As Yuan Drops, Trump Considers Increasing Tariffs

President Trump had threatened to impose a 10% import tax on $200 billion in Chinese imports. Now, he is considering increasing that figure to 25%.

The proposal is backed by Administration advisers who say the increase is necessary to make up for the recent depreciation of the Chinese yuan, which has dropped 6% against the USD since May 30th. 

“Once you go down the road of using tariffs to disrupt the Chinese, you have to say 25% compared to 10%,” says China expert Derek Scissors.

Trump has already imposed a 25% tariff on $34 billion worth of Chinese goods, and a similar tariff will go into effect for $16 billion Chinese goods in the coming days. Late last month, Trump said he was “ready” to tax all $500 billion worth of Chinese imports.

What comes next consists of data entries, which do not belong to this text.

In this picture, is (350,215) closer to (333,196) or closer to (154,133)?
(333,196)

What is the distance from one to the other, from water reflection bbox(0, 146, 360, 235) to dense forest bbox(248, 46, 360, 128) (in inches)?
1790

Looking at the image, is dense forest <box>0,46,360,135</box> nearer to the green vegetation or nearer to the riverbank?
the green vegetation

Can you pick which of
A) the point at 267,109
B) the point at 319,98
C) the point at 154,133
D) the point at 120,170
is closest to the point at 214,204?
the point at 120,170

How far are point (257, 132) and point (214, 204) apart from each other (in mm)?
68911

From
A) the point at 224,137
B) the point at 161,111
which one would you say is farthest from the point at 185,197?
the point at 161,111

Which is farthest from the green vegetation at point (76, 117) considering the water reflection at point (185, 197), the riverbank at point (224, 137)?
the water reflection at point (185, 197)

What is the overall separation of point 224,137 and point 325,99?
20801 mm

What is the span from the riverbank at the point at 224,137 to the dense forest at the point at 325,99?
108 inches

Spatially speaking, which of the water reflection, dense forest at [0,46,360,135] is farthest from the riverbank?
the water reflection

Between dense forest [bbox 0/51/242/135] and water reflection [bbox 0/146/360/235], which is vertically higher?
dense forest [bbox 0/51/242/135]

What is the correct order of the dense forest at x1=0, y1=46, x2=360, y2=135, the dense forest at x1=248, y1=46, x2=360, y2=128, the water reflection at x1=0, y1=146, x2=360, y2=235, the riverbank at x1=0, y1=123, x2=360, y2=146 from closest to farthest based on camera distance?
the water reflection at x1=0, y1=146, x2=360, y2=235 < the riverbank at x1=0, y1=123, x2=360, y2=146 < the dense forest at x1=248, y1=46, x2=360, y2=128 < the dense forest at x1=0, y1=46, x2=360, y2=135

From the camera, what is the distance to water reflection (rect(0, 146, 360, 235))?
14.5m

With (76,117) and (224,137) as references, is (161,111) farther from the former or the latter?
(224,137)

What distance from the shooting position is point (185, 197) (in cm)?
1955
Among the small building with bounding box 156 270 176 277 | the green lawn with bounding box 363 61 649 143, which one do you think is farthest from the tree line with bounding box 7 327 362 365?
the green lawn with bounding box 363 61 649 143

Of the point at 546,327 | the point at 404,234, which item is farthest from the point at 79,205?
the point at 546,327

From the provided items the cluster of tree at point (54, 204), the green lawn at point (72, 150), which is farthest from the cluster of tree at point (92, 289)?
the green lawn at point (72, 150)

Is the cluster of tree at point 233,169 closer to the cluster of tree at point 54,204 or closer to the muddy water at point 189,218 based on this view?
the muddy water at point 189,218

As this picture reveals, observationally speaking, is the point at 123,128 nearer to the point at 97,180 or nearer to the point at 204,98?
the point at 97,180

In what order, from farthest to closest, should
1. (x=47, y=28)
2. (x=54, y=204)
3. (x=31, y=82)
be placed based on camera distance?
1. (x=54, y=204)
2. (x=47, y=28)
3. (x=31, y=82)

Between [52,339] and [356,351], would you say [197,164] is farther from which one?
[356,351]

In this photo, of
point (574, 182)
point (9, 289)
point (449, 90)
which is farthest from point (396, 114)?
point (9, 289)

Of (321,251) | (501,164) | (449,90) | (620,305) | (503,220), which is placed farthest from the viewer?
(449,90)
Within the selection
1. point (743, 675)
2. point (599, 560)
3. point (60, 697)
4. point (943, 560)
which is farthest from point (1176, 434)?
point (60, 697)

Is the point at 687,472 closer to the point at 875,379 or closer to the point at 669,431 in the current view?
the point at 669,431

A higher tariff on the $200 billion would need to be announced before public hearings on the proposal begin on August 20th. 

The $200 billion list of goods, which includes tilapia, lighting products, and printed circuit boards, is expected to have a much bigger impact on consumers than the previous rounds of tariffs. 

“Given the scope of the products covered, about half of all imports from China are facing tariffs, including consumer goods,” says Erin Ennis of the US-China Business Council. “The cost increases will be passed on to customers, so it will affect most Americans’ pocketbooks.”

The proposed increase follows a failure from Washington to make any real progress in settling the trade dispute with China and in forcing Beijing to abandon practices which facilitate the illegal transfer of intellectual property. 

Treasury Sec. Steven Mnuchin and Chinese envoy Liu He have discussed a future meeting, but talks remain in the preliminary stage. Trump has already vetoed Mr. Liu’s proposal to buy $70 million of US farm, energy, and other products. 

Another factor here is Trump’s recent deal with the European Union, which could substantially weaken China’s future negotiating position.

The United States and the EU “agreed to use the World Trade Organization to deal with intellectual property theft, government pressure on companies to transfer technology, and the operation of state-owned industries – all code words for alleged trade infractions by Beijing,” reports The Wall Street Journal. 

China is also struggling with economic troubles including corporate defaults and weakening investment, which could limit its promised retaliation against the US on trade.